PROVIDED TEXT section start
- Born: 1990 (age 35–36) England
- Education: University of Birmingham
- Occupations: Entrepreneur, wellness leader

= Jules Miller =

Businesswoman

Jules Miller (born 1990) is an entrepreneur, wellness leader, and the CEO and founder of The Nue Co. supplement and herbal medicine brand.

Miller was born in Britain, but currently operates her business from Brooklyn. She is half Colombian and spent the first seven years of her life living in Colombia. She earned a degree in philosophy from Birmingham University. She began her career as a marketing professional in Detox Kitchen in London. She is also the co-founder of the BOW Summit.
PROVIDED TEXT section end
Carry on the biography of Jules Miller, picking up right after its final sentence. The records that come next are taken from a different source.
EXCERPTED DATA section start
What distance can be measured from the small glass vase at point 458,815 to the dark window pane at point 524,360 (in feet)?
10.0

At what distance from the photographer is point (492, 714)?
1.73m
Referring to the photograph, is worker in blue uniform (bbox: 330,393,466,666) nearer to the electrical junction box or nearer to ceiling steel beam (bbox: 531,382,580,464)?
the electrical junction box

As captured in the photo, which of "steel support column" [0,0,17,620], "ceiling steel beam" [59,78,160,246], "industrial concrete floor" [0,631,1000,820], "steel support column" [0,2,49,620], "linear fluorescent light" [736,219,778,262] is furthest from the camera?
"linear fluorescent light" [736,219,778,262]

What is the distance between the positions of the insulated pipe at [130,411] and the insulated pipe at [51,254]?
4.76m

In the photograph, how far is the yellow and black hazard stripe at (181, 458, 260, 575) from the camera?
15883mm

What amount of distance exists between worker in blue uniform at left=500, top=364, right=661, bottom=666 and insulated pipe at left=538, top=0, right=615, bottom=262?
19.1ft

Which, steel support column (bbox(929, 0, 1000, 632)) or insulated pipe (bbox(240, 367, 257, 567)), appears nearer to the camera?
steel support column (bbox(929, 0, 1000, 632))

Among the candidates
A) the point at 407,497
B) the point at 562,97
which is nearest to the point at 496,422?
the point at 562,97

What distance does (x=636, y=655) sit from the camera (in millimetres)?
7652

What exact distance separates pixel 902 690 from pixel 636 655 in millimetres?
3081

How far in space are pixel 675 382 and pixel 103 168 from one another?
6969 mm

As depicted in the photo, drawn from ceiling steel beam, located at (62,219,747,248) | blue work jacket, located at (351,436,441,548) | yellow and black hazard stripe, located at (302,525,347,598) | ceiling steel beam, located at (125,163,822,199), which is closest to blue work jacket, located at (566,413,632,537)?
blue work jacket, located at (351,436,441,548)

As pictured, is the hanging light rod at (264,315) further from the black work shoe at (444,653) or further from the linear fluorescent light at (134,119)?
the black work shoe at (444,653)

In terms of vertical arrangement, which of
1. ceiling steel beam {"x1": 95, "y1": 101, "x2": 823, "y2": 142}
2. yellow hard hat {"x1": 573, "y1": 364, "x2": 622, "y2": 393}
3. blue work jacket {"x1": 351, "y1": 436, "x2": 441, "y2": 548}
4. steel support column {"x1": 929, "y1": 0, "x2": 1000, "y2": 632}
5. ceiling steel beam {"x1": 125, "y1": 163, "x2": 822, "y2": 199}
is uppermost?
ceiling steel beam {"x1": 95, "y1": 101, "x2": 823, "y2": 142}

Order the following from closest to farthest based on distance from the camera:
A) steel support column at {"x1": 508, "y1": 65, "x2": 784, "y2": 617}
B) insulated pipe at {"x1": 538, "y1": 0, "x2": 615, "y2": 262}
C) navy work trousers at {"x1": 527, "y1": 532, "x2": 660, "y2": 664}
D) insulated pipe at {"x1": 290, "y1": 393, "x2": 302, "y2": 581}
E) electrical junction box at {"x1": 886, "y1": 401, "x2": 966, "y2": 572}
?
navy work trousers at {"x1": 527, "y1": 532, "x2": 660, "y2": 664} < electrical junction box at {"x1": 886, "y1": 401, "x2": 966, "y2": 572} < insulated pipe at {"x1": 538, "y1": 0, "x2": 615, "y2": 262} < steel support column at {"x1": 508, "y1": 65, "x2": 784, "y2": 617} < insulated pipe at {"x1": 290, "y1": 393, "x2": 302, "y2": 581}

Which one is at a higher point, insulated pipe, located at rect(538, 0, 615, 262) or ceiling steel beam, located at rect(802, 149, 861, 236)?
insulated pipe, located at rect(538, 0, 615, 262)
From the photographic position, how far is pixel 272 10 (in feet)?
EXCERPTED DATA section end
_EXERCISE ANSWER_:
She started The Nue Co. in 2017 after her 2015 diagnosis of irritable bowel syndrome for which she struggled to find medicinal and alternative medical treatments. She worked with her grandfather, Prof. George Miller, a pharmacist who was involved in the discovery of Vitamin B12, to develop The Nue Co. line of products; in 2019 she introduced the first natural supplement to enhance focus without effecting nerves.

She raised $1.5 million in round-one investment, and in 2019 reported an annual revenue of $10 million. In 2019, Miller secured $9 million in series A funding, which was led by Waldencast's Michel Brousett. Miller also secured funding from Unilever, but remains the largest shareholder in The Nue Co., with her husband rugby player Charlie Gower.